→ **Aim of the exercise**
Search the listing below for the word "Паттерны" and return each line that contains it.

→ **Entries shown**
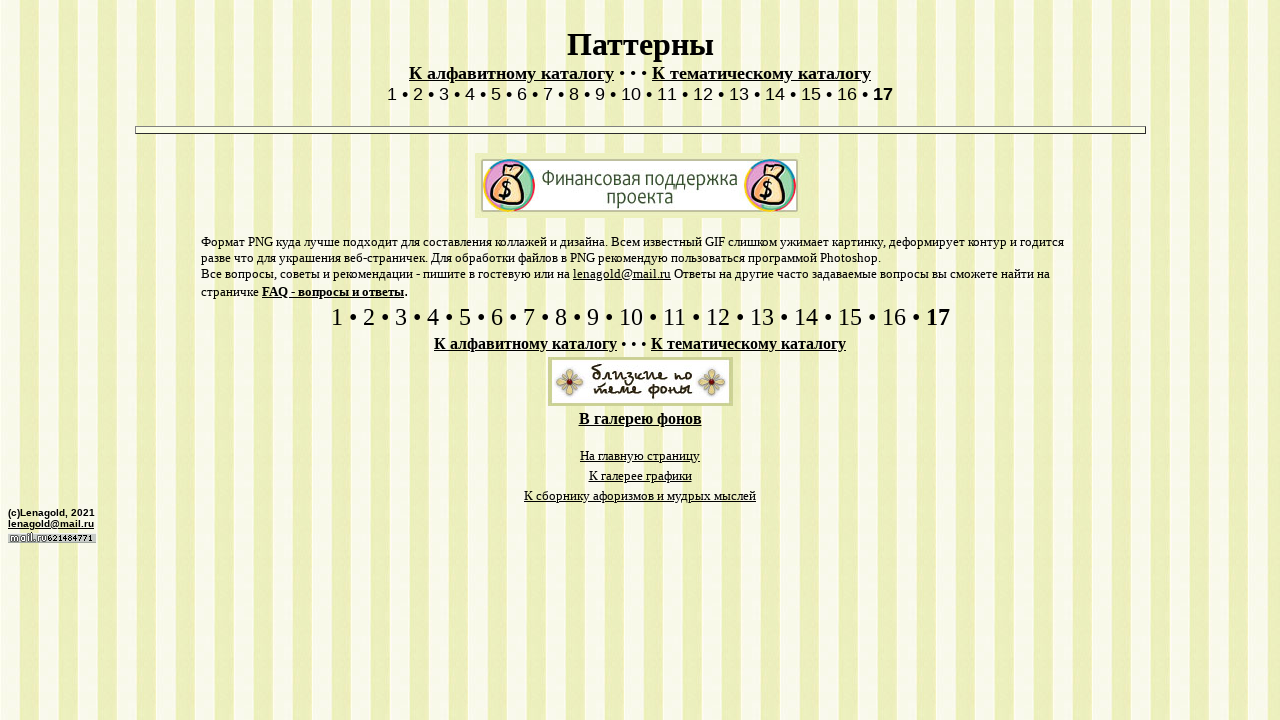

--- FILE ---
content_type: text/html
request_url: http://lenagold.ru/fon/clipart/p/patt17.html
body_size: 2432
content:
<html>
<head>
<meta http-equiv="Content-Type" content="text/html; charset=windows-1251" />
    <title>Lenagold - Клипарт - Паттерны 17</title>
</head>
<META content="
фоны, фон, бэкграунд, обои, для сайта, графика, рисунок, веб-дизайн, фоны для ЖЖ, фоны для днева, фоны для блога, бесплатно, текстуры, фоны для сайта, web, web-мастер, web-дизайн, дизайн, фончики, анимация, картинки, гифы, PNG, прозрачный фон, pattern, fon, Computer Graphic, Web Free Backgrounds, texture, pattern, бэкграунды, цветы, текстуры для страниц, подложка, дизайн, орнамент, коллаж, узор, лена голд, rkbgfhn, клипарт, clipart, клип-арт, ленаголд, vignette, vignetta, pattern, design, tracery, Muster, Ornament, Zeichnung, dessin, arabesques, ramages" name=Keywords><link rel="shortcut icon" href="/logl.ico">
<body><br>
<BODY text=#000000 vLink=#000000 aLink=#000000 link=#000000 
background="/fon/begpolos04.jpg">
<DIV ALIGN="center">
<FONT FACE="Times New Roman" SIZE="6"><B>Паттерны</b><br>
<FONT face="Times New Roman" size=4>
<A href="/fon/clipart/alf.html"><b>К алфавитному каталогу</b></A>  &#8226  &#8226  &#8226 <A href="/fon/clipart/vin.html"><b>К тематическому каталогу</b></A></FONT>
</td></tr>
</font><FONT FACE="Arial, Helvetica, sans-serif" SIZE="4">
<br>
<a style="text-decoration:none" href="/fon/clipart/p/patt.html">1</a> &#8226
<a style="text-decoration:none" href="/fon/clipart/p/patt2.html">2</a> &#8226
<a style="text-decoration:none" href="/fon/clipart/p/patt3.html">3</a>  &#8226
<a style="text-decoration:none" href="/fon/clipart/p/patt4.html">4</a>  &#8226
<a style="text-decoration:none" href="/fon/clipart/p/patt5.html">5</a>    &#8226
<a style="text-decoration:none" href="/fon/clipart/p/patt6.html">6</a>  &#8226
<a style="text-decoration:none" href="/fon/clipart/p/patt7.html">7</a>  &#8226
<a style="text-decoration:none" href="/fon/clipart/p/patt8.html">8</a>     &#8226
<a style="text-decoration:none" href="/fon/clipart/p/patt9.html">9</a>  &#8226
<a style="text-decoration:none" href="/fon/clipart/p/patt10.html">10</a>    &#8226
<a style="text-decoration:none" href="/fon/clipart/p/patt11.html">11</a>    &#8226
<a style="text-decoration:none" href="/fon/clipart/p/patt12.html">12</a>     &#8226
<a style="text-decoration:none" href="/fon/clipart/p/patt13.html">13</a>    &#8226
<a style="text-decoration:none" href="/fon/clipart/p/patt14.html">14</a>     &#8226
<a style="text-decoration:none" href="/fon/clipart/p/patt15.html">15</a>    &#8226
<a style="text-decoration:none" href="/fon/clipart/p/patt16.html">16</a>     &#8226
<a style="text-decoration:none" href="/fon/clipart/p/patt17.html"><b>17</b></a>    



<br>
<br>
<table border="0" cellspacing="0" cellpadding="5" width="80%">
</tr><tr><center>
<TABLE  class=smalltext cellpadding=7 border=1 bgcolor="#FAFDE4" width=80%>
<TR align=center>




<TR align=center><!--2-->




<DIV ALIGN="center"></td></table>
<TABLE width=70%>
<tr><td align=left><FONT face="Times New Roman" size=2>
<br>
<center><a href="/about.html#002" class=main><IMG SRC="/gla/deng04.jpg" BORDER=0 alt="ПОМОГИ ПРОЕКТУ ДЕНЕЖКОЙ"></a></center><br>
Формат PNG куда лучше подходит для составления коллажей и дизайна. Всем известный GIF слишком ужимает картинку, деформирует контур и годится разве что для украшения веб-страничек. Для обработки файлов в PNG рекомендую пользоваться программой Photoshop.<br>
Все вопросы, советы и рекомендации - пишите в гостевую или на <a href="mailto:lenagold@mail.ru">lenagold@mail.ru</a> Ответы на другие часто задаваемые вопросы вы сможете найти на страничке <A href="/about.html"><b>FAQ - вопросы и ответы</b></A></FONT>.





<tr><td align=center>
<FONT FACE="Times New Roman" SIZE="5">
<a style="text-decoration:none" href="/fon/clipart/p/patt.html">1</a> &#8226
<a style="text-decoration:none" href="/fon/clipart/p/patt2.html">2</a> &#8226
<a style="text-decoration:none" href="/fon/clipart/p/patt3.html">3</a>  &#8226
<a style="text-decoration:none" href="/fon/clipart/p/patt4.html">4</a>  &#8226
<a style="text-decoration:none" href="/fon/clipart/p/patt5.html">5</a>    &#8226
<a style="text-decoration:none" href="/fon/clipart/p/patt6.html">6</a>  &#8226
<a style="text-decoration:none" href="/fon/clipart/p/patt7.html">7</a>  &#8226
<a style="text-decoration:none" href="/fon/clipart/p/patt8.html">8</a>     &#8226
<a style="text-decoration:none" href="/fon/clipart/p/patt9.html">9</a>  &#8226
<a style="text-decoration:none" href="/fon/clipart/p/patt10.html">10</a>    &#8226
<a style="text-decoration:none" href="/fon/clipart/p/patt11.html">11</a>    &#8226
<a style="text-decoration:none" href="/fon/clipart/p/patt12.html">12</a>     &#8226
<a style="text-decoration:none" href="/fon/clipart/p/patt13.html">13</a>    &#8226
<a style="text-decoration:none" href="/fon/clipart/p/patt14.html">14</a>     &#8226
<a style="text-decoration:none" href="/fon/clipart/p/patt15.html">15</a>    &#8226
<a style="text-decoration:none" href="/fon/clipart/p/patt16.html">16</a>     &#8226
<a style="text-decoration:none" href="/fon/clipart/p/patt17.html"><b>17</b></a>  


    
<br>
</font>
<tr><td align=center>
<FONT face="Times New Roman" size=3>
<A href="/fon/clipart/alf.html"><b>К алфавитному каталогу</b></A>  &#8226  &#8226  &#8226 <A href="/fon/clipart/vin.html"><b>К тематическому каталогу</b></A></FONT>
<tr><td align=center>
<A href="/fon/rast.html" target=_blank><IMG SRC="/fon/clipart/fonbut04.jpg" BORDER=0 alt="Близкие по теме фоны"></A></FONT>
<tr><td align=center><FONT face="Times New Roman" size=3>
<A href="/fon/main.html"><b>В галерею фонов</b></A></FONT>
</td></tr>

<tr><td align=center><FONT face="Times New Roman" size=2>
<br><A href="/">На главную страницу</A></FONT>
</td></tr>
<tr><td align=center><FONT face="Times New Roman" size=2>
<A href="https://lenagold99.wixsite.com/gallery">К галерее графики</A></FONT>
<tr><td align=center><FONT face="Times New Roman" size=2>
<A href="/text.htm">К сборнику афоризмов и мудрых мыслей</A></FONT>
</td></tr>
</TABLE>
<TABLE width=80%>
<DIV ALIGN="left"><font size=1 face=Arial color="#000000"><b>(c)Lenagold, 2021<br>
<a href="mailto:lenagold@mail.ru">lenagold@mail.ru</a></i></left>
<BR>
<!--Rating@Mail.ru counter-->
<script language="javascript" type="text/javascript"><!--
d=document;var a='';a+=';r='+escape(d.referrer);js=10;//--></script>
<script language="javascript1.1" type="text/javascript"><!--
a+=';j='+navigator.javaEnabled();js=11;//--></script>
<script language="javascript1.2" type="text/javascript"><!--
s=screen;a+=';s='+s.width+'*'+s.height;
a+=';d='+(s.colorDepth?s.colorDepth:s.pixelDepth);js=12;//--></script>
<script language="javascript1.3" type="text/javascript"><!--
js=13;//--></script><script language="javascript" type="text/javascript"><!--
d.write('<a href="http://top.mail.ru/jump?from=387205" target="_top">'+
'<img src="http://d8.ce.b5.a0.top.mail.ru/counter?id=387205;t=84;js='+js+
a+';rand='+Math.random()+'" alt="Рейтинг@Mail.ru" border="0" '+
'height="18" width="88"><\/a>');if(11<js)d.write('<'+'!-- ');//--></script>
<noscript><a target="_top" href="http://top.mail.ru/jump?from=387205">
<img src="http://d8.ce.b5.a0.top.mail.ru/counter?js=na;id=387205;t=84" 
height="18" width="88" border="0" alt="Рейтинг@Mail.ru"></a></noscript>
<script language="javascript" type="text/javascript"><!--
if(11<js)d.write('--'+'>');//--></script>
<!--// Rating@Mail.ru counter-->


→ **Written answer**
    <title>Lenagold - Клипарт - Паттерны 17</title>
<FONT FACE="Times New Roman" SIZE="6"><B>Паттерны</b><br>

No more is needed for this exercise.